Her research discoveries have led to development of new analgesic medicines and new treatments for addiction. Opioid system disorders are involved in emotional problems such as anxiety and severe depression. Her research involves many studies regarding opiate addiction. In mice she has researched how the effects of heroin withdrawal can yield depressive behaviors. Her research has shown that after periods of heroin exposure, once mice become abstinent they exhibit depressive-like behaviors that persist weeks after heroin exposure was halted. This information helps explain the severity and chronicity of addiction in certain individuals. Dr.

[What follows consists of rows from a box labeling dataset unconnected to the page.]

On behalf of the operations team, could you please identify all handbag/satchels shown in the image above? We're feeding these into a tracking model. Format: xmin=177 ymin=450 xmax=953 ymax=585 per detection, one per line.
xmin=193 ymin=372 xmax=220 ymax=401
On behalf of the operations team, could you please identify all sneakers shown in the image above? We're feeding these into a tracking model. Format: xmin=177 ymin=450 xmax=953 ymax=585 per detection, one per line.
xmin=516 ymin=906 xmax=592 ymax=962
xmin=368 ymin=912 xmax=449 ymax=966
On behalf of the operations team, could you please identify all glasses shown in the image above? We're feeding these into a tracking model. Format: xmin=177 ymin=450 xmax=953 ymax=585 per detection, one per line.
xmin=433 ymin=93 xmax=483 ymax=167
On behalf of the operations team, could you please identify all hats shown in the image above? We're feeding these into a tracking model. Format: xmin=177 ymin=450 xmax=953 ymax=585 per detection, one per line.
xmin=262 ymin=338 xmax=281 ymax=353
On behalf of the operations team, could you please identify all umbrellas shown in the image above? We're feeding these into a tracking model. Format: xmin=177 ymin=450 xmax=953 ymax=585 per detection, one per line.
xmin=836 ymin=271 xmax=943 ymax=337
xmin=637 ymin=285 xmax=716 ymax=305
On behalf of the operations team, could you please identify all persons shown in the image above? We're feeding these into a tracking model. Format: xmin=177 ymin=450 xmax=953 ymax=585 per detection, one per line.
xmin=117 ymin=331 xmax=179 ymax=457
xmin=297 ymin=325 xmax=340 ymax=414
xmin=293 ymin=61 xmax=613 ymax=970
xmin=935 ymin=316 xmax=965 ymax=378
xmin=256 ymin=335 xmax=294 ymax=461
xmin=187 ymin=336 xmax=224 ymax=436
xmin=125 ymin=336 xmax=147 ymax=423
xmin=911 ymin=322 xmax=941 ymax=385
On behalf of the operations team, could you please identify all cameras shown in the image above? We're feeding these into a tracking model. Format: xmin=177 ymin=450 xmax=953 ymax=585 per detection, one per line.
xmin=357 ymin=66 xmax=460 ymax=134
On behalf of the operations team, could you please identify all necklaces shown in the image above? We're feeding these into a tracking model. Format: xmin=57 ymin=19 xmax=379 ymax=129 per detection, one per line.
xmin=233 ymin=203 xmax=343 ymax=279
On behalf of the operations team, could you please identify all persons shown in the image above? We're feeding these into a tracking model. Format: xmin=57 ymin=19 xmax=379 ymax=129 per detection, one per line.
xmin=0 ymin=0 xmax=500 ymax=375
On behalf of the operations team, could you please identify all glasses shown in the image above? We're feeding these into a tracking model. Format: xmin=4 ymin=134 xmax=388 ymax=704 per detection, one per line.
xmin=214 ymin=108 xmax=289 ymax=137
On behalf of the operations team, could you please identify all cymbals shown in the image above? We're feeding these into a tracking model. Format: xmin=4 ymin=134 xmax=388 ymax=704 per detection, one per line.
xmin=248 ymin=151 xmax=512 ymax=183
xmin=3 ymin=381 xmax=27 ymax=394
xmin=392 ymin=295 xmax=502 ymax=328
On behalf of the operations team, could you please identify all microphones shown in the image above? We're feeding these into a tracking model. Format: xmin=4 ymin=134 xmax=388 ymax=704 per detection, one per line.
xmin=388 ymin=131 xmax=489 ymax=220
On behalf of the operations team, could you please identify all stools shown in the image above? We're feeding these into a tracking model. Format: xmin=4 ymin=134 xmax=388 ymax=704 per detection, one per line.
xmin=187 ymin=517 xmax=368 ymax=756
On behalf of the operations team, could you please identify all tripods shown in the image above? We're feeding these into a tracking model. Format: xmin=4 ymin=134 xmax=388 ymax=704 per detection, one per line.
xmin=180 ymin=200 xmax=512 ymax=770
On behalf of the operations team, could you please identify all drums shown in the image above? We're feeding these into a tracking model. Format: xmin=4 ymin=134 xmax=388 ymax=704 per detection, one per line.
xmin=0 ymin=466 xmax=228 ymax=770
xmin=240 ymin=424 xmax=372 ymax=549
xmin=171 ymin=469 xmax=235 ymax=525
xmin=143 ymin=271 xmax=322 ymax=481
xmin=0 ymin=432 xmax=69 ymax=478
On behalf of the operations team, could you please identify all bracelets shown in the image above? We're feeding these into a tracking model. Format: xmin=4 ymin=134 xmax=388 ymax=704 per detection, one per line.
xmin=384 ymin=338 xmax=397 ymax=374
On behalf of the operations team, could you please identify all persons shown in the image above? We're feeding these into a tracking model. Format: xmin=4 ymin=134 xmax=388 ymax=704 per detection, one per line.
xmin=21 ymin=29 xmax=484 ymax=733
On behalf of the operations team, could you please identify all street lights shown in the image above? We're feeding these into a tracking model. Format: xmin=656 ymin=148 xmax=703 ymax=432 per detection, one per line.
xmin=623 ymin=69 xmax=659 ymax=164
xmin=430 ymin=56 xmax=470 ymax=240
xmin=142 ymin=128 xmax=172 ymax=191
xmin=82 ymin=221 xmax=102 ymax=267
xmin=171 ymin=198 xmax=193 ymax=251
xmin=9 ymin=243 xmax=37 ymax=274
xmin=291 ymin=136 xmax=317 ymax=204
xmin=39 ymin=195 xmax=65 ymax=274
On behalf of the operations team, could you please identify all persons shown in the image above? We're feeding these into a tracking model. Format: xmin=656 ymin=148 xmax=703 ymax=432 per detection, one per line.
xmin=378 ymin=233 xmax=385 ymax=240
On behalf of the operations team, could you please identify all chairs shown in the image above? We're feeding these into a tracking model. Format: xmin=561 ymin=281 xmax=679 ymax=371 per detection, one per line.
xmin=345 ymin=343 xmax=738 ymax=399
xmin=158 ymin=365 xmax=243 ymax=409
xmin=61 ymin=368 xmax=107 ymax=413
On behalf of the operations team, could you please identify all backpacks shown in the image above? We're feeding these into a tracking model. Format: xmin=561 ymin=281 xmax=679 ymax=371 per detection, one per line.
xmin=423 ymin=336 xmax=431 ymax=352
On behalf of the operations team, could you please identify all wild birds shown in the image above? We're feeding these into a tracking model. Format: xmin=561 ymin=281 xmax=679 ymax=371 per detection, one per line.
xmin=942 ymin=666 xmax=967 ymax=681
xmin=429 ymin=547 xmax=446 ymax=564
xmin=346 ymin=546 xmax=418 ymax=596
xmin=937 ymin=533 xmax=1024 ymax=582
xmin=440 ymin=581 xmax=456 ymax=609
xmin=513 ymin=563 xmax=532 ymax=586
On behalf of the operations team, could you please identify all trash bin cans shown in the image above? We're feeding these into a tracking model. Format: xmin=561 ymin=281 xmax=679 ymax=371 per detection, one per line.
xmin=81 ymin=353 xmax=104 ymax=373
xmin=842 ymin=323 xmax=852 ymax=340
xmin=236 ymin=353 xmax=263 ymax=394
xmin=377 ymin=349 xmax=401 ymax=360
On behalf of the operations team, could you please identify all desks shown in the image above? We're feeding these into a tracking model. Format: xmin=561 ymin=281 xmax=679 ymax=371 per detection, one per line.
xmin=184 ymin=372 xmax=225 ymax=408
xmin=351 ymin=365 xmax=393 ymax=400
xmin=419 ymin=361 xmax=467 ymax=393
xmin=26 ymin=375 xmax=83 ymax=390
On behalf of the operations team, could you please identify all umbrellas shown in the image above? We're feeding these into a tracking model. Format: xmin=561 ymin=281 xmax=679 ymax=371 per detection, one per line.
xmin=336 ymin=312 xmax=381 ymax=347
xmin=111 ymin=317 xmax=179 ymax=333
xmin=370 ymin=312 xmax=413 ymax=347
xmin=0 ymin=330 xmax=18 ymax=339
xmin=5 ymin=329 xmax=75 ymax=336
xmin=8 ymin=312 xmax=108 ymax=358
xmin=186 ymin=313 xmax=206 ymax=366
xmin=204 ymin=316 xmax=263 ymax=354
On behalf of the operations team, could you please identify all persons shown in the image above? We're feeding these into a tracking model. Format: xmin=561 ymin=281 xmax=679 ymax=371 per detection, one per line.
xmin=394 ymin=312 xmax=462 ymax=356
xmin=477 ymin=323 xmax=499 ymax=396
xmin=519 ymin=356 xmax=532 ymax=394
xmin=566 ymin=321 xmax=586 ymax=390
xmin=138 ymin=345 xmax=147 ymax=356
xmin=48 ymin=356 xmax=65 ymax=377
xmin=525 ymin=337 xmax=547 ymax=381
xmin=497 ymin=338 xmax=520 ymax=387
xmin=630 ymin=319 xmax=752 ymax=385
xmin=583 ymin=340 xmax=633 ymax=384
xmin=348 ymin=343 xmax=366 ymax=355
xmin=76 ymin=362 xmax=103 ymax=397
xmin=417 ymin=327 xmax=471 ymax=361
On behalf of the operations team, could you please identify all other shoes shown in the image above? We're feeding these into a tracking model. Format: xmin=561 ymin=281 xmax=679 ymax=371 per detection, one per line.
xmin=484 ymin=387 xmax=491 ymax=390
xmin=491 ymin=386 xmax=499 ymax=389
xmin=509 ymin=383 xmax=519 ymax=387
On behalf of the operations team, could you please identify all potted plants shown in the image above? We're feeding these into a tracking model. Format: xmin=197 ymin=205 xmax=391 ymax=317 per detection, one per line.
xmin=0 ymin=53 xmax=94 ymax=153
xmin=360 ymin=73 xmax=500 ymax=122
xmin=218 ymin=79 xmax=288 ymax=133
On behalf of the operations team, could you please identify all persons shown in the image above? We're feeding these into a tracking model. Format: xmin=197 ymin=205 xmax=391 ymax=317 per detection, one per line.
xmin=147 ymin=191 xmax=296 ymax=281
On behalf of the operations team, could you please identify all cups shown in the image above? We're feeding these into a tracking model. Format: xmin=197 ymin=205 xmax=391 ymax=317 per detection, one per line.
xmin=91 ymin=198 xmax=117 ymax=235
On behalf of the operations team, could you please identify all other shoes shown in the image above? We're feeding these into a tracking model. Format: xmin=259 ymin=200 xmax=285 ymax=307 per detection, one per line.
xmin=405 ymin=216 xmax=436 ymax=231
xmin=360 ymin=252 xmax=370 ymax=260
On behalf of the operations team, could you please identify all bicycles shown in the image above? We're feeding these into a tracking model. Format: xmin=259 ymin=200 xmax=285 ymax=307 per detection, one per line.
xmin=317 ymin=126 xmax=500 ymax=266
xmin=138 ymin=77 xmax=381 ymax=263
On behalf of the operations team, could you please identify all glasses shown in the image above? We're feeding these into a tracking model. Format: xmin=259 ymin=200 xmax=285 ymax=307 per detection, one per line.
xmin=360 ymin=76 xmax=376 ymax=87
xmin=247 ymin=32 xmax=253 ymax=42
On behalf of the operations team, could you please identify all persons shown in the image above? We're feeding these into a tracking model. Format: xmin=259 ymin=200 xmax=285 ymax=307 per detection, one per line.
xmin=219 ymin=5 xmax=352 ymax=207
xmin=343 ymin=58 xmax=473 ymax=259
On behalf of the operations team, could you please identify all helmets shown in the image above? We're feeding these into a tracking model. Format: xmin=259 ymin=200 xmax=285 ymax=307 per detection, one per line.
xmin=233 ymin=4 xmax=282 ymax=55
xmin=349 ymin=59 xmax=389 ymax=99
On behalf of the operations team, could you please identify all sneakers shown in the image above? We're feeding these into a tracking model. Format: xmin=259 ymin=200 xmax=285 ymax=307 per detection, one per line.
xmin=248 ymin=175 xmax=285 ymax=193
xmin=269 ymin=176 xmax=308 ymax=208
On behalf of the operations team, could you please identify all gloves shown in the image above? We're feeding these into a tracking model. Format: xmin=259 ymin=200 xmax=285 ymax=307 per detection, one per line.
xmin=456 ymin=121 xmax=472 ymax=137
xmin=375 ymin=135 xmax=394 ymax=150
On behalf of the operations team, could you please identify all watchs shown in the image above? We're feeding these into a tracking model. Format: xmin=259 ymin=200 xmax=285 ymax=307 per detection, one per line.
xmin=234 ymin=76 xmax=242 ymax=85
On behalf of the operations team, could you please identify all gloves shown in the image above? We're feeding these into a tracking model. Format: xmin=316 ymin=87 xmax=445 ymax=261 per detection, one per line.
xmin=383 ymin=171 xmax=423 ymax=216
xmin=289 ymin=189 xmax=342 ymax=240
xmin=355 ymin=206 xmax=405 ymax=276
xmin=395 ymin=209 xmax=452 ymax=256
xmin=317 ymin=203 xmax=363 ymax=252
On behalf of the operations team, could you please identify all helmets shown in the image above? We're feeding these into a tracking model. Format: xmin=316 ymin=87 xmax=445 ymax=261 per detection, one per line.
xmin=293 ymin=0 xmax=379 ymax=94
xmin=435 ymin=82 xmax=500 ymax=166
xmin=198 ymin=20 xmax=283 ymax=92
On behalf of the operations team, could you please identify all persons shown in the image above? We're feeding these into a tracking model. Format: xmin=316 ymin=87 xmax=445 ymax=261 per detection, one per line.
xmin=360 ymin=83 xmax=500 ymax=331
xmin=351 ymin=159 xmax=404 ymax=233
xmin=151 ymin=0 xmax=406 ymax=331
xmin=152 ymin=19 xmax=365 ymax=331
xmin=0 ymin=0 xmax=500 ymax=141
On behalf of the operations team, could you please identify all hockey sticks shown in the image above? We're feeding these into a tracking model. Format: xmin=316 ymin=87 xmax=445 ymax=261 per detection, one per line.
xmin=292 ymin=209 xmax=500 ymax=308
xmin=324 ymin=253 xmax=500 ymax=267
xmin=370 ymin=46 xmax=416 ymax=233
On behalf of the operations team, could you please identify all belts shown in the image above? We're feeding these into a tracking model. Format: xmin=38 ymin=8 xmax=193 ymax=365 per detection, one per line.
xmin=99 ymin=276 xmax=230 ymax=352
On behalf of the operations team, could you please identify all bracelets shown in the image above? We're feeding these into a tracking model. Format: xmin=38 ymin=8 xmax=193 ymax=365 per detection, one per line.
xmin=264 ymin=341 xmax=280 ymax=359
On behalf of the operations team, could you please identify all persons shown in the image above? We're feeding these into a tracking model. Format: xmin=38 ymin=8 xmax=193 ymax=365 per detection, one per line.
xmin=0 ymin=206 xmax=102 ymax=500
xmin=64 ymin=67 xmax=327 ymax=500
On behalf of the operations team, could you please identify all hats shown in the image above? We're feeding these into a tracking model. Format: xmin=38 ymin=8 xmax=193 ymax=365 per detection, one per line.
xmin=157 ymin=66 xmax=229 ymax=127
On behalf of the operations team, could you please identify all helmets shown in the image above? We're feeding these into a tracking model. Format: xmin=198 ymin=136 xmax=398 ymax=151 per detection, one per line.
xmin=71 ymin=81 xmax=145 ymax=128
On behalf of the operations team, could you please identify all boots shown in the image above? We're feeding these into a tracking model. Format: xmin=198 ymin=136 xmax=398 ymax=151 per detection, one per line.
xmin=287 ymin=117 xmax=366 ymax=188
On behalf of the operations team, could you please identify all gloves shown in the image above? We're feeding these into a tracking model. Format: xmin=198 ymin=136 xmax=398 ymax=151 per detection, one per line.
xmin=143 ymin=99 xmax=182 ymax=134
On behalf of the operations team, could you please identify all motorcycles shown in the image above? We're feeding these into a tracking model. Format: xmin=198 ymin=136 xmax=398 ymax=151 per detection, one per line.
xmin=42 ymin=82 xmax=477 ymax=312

Kieffer's research also deals with how findings can be translated to humans. Study of brain opioid receptors that deal with depression and happiness are often a focus of her research. In many post-mortem studies of suicide victims it was discovered that mu (μ) opioid receptors (MOR) are present in higher density of the frontal and temporal cortex of the human brain when compared with controls of post-mortem studies of patients with no history of psychiatric disorder. This suggests that depression and suicide may be associated with higher MOR density. She tested this theory of MOR association with depressive behavior and the results in mice lead to the conclusion that MOR and depressive behavior are indeed related to one another.

==Awards==
In 2004 she won the Richard Lounsberry Prize from the Institut de France de l'Académie des Sciences. In 2012 Dr. Kieffer won the Lamonica Prize for Neurology from the French Académie des sciences. At the end of 2013 she became a member of the French Academy of Sciences. On 19 March 2014 she received the L'Oréal-UNESCO For Women in Science Award at the UNESCO building in Paris, France. She received the award for her "for her decisive work on the brain mechanisms involved in pain, mental illness and drug addiction". The award is bestowed by the L'Oréal Foundation and UNESCO recognizes exceptional career paths and contributions of women scientists worldwide. Brigitte Kieffer was selected as the winner for Europe for her work completed at IGBMC in Strasbourg, France.

==Selected publications==
- The Δ-opioid Receptor: Isolation of a Cdna by Expression Cloning and Pharmacological Characterization". Proceedings of the National Academy of Sciences of the United States of America 89.24 (1992): 12048–12052. Web
- Ayranci, G., et al. "Dissociation of heroin-induced emotional dysfunction from psychomotor activation and physical dependence among inbred mouse strains." Psychopharmacology 232.11 (2015): 1957-1971.
- Lutz, Pierre-Eric, and Brigitte L. Kieffer. "Opioid receptors: distinct roles in mood disorders." Trends in neurosciences 36.3 (2013): 195-206.